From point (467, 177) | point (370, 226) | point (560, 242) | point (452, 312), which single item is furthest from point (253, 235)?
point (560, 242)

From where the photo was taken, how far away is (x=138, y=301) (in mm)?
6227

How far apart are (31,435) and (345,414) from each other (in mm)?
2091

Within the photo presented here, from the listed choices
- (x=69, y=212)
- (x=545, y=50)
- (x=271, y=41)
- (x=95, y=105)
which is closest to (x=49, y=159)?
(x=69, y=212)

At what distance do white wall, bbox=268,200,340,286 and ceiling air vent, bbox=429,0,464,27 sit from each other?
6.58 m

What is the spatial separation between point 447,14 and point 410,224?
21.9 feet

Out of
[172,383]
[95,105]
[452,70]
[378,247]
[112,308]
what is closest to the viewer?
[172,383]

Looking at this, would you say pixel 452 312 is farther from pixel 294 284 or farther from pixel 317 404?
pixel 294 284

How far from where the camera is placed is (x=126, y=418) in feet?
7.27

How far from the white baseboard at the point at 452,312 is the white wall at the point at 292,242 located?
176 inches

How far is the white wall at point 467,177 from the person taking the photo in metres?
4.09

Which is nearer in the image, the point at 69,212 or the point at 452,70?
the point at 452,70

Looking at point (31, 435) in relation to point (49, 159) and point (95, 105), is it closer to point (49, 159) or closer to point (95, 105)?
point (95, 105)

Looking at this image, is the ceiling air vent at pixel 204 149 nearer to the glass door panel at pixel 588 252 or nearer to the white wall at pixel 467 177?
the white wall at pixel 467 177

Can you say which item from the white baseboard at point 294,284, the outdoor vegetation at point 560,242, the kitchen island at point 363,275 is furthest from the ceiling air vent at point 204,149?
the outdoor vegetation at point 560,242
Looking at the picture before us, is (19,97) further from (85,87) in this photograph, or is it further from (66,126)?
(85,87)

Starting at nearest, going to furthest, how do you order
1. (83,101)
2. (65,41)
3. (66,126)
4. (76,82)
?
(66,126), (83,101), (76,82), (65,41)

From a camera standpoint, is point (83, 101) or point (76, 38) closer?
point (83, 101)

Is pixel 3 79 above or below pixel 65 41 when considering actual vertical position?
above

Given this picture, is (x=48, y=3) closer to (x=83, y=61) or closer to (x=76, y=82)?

__________________________________________________

Written instruction —
Recast everything from the line containing "Can you say" down to the end of the records as a Markdown table with the columns Number and Entry. Give each line its own numbered row and leave out blank lines.

Solution —
| Number | Entry |
|---|---|
| 1 | Can you say which item from the white baseboard at point 294,284, the outdoor vegetation at point 560,242, the kitchen island at point 363,275 is furthest from the ceiling air vent at point 204,149? |
| 2 | the outdoor vegetation at point 560,242 |
| 3 | Looking at the picture before us, is (19,97) further from (85,87) in this photograph, or is it further from (66,126)? |
| 4 | (85,87) |
| 5 | Starting at nearest, going to furthest, how do you order |
| 6 | 1. (83,101) |
| 7 | 2. (65,41) |
| 8 | 3. (66,126) |
| 9 | 4. (76,82) |
| 10 | ? |
| 11 | (66,126), (83,101), (76,82), (65,41) |
| 12 | From a camera standpoint, is point (83, 101) or point (76, 38) closer? |
| 13 | point (83, 101) |
| 14 | Is pixel 3 79 above or below pixel 65 41 when considering actual vertical position? |
| 15 | above |
| 16 | Given this picture, is (x=48, y=3) closer to (x=83, y=61) or closer to (x=76, y=82)? |